● **Selected excerpt**:

Microsatellite instability in benign skin lesions in hereditary non-polyposis colorectal cancer syndrome.
Swale VJ., Quinn AG., Wheeler JM., Beck NE., Dove-Edwin I., Thomas HJ., Bodmer WF., Bataille VA.
The coexistence of cutaneous and extra-cutaneous malignancies within one family could be explained by shared genetic mechanisms such as common tumor suppressor gene mutations or oncogene activation, as well as mutations in DNA repair genes. Hereditary non-polyposis colorectal cancer syndrome (HNPCC) and its variant Muir-Torre syndrome (MTS) are caused by germline DNA mismatch repair gene mutations. Colonic and endometrial tumors from HNPCC patients exhibit microsatellite instability (MSI), as do sebaceous lesions in MTS. We recruited individuals from cancer prone families to determine if MSI is found in benign and malignant skin lesions and to assess whether MSI in the skin is predictive of genomic instability with susceptibility to tumors characteristic of HNPCC. One hundred and fifteen benign, dysplastic, and malignant skin lesions from 39 cancer prone families were analyzed. Thirteen benign skin lesions from three individuals belonging to two HNPCC pedigrees showed MSI. No mutations in hMSH2 and hMLH1 were found in two of the three individuals with RER + skin lesions. We found MSI in non-sebaceous non-dysplastic skin lesions in HNPCC pedigrees. MSI was not found in skin lesions within other family cancer syndromes. These results have important clinical implications as the detection of MSI in prevalent readily accessible skin lesions could form the basis of noninvasive screening for HNPCC families. It may also be a valuable tool in the search for new mismatch repair genes.

● **Supplied material**:
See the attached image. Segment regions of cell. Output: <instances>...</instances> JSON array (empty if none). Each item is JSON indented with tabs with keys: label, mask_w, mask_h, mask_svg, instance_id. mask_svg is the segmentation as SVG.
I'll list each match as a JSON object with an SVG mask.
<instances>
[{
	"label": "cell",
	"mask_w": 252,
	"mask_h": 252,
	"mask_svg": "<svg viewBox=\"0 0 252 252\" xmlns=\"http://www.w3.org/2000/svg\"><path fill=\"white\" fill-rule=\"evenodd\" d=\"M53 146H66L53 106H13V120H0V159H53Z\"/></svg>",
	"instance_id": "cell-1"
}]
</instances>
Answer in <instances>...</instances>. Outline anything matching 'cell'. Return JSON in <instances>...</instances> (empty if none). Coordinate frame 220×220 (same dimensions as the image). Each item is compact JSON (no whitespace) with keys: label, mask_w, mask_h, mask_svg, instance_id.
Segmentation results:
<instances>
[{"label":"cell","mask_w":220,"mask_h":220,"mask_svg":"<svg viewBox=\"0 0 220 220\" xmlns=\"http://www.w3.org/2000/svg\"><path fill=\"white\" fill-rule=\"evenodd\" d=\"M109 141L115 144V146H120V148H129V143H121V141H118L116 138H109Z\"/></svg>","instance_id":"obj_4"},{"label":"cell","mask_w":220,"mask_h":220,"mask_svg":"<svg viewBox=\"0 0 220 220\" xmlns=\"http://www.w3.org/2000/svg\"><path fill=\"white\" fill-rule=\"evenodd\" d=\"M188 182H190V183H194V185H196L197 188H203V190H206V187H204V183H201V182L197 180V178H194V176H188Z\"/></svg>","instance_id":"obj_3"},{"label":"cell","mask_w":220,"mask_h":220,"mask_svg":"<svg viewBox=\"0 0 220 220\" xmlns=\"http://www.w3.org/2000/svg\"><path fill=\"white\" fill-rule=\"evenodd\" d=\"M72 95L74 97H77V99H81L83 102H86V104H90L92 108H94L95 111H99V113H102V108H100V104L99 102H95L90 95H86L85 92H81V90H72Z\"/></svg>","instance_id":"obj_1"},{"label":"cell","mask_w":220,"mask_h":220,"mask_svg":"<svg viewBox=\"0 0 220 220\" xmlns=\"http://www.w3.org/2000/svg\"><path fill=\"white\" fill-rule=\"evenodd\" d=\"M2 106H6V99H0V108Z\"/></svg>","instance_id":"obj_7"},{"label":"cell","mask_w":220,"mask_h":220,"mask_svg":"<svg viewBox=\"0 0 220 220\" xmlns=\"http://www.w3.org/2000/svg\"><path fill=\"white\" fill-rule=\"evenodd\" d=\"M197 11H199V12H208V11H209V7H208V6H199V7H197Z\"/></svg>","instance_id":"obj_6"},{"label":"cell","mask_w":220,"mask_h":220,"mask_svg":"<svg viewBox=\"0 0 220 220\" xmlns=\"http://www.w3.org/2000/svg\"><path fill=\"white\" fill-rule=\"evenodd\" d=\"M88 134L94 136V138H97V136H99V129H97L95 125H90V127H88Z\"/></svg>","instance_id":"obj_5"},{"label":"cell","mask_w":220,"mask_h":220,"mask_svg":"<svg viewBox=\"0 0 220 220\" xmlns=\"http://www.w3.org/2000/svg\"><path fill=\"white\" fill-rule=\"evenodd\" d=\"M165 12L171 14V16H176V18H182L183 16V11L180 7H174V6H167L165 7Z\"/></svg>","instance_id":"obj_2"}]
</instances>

● **Tasks for this exercise**:
1. In the abstract on microsatellite instability in skin lesions, how many skin lesions were analyzed, and from how many families?
2. Quote the abstract on microsatellite instability in skin lesions from "Microsatellite instability in" to "WF., Bataille VA.".
The listing comes from a different source than the abstract.

● **Expected results**:
1. One hundred and fifteen skin lesions from 39 cancer prone families.

2.
Microsatellite instability in benign skin lesions in hereditary non-polyposis colorectal cancer syndrome.
Swale VJ., Quinn AG., Wheeler JM., Beck NE., Dove-Edwin I., Thomas HJ., Bodmer WF., Bataille VA.